#### Text excerpt:
------------------------------------------------------------
But the real lesson here is not the syntax. The real lesson is to shift the work from the user to the macro. The additional programming complexity lets the user leave the second parameter blank most of the time.

Consider another example, where our unsophisticated users apply a macro to subset and analyze data. The generated SAS code might look like this:

proc means data=huge.database;

     var salary bonus;

     where zipcode="01801";

     title "Salaries for Zipcode 01801";

run;

The user merely has to specify:

%analyze (zipcode=01801)

But one day a user gets creative:

%analyze (zipcode=parents_zipcode)

Reasonably or not, the user wants to analyze salaries where children live in the same ZIP code as their parents. Of course, that macro won't work. The generated code looks like this:

proc means data=huge.database;

     var salary bonus;

     where zipcode="parents_zipcode";

     title "Salaries for Zipcode parents_zipcode";

run;

The WHERE clause selects zero observations. But why shouldn't the macro work? If the macro could determine that the user has passed a variable name instead of a variable value, the generated code would have to change just a bit:

proc means data=huge.database;

     var salary bonus;

     where zipcode=parents_zipcode;

     title "Salaries for Zipcode equal to parents_zipcode";

run;

To make this happen, the program has to determine that, in this case, the user entered a variable name. The software provides many tools to check for that. The COMPRESS function can remove all digits by specifying “d” as the third parameter:

%if %length(%sysfunc(compress(&zipcode,,d))=0 %then %do;

Or the ANYALPHA function can determine whether a value contains any letters:

%if %sysfunc(anyalpha(&zipcode)) %then %do;

Without delving into the details of the final macro structure, the lesson resonates clearly. When possible, shift the work from the user to the macro. And remember, most unreasonable requests on the part of users reflect an analytical need.
------------------------------------------------------------
#### Information provided:
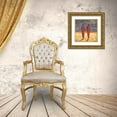 thumbnail image 3 of Rauscher, Michel 12x12 Gold Ornate Wood Framed with Double Matting Museum Art Print Titled - Friends at Dusk, 3 of 4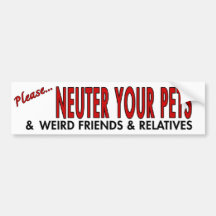 Neuter Bumper Stickers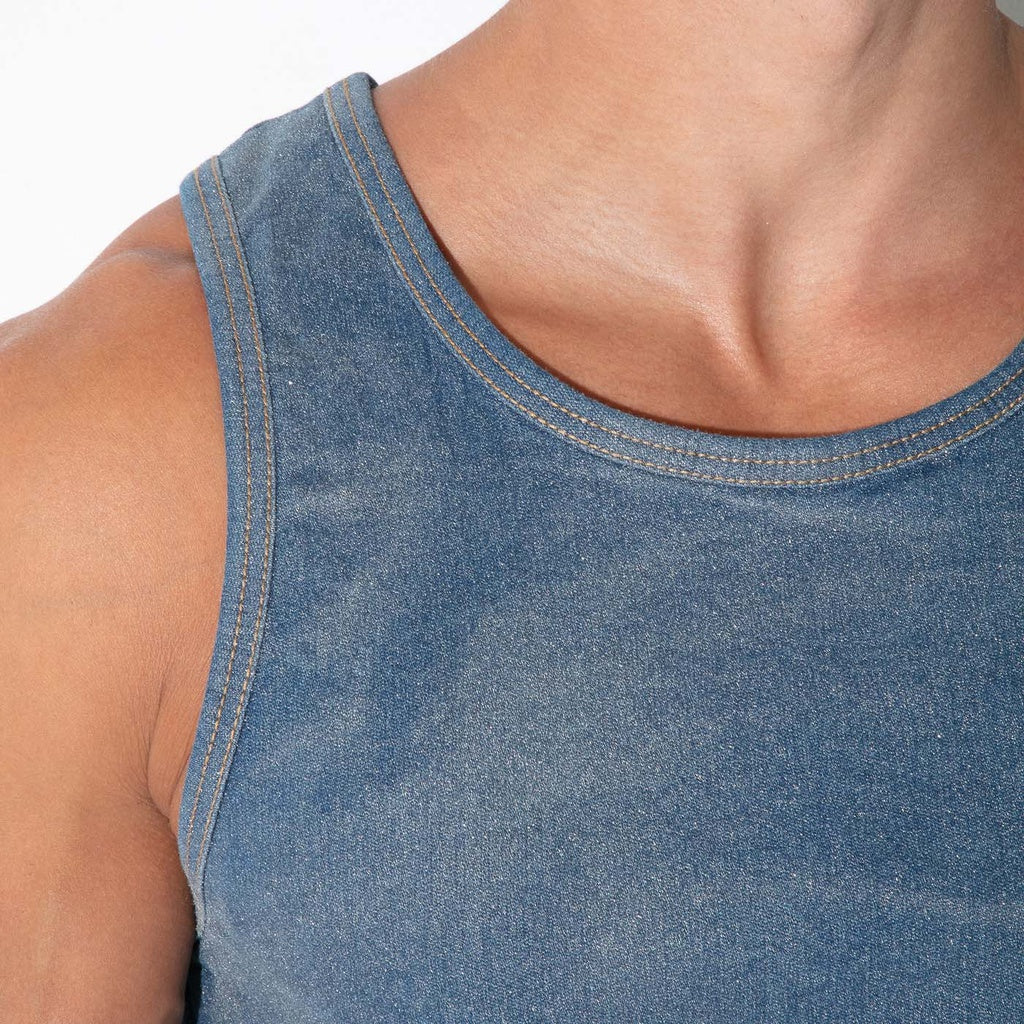 Code22 Metallic Denim Tank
------------------------------------------------------------
#### Task requirements:
a – In the SAS macro excerpt, what happens when "d" is specified as the third parameter of the COMPRESS function?
b – According to the SAS macro excerpt, why does the call %analyze (zipcode=parents_zipcode) fail, and what change to the generated code would make it work?

#### Task-by-task results:
a – It removes all digits.

b – The macro puts the value in quotation marks, so the WHERE clause compares zipcode to the literal text "parents_zipcode" and selects zero observations. If the macro could detect that the user passed a variable name, it could generate where zipcode=parents_zipcode without quotes, comparing against the variable instead.